Model-free RL for Constrained Markov Decision Process: Foundations and Applications

Speaker

Arnob Ghosh

Affiliation

Research Scientist
Department of Electrical and Computer Engineering
The Ohio State University

Abstract

Many constrained sequential decision-making processes such as safe AV navigation, wireless network control, caching, cloud computing, etc., can be cast as Constrained Markov Decision Processes (CMDP). Reinforcement Learning (RL) algorithms have been used to learn optimal policies for unknown unconstrained MDP. Extending these RL algorithms to unknown CMDP, brings the additional challenge of not only maximizing the reward, but also satisfying the constraints. In contrast to existing model-based approaches or model-free methods accompanied with a ‘simulator’, we aim to develop the first model-free, simulator-free RL algorithm that achieves a sublinear regret and a sublinear constraint violation with respect to the number of episodes.

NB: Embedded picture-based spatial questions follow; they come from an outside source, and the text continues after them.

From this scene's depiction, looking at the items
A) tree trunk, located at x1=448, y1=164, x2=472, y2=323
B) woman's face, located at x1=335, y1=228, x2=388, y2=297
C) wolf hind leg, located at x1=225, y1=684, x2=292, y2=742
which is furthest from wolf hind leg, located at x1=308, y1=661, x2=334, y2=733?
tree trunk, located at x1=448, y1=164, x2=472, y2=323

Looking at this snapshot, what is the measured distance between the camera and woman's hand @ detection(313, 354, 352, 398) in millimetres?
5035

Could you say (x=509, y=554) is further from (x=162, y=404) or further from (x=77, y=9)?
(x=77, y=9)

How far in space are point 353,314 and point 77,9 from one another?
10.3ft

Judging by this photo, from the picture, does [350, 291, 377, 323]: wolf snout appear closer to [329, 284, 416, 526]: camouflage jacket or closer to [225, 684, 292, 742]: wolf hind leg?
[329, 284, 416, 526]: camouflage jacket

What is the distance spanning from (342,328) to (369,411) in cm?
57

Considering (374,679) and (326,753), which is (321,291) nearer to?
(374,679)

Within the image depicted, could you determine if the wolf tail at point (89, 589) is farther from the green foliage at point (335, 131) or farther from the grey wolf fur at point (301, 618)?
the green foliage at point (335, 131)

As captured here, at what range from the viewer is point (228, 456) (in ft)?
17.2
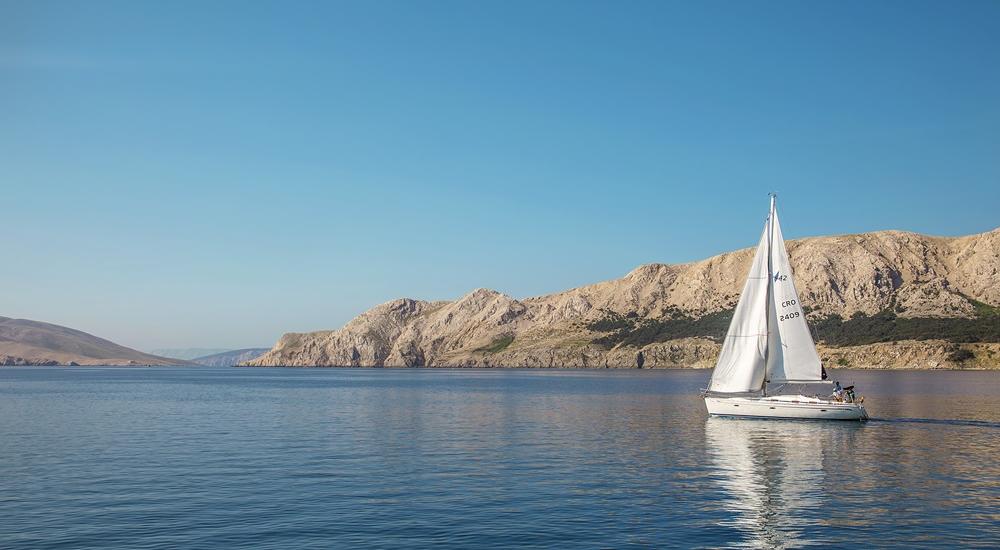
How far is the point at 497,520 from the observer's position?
30578 millimetres

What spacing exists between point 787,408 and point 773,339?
6079mm

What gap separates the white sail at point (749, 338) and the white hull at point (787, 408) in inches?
47.7

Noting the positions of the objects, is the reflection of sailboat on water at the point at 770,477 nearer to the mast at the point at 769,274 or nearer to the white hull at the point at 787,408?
the white hull at the point at 787,408

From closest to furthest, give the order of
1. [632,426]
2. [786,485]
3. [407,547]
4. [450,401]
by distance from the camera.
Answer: [407,547], [786,485], [632,426], [450,401]

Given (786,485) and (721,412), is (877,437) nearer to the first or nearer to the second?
(721,412)

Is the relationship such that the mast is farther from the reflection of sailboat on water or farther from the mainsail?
the reflection of sailboat on water

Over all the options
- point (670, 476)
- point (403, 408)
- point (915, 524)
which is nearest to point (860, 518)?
point (915, 524)

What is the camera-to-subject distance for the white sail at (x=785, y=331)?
228 feet

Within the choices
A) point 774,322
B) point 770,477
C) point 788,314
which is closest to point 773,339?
point 774,322

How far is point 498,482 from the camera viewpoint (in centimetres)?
3891

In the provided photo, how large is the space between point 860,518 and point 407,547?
58.2 feet

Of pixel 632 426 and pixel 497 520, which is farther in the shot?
pixel 632 426

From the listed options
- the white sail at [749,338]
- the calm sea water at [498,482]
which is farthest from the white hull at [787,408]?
the white sail at [749,338]

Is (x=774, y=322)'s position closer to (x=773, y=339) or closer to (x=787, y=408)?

To this end, we consider the episodic linear CMDP where the transition probabilities and rewards are linear in the feature space. In our NeurIPS paper, We show that our approach can achieve O ̃(√K) regret and O ̃(√K) constraint violation where K is the no. of episodes. Our result does not depend on the dimension of the state-space, and hence is applicable to the large state space. This is the first result which shows that O ̃(√K) regret and O ̃(√K) constraint violation is achievable using model-free RL even for small state space (a.k.a tabular case). We also show that we can in fact achieve zero constraint violation for large K. We propose a primal-dual adaptation of the LSVI-UCB algorithm and demonstrate how we overcome analytical challenges for infinite state-space using soft-max policy instead of greedy policy. In our recent ICLR paper, we also show the first (model-free or model-based) results for constrained MDP in infinite-horizon setting for large state space.

Bio

alt text 

Arnob Ghosh is currently a Research Scientist at the Dept. of Electrical and Computer Engg. At the Ohio State University. He is also associated with the NSF AI-EDGE Institute. His host is Ness Shroff since June 2021. Arnob Ghosh obtained his Ph.D. degree from the University of Pennsylvania, USA in Electrical and Systems Engg. in August 2016. Prior to joining the OSU, he was an Assistant Professor at the Industrial Engg. Department (part of Mechanical Engg.) at the IIT-Delhi since August 2019. He was also associated with the School of Artificial Intelligence at IIT-Delhi. He has also worked with Thomas Parisini of Imperial College of London as a visiting research associate. Arnob Ghosh was also a post-doc research Associate at the Purdue University from August 2016- July 2019. He also spent the summer of 2017 and the summer of 2014 at the Northwestern University and Inria respectively.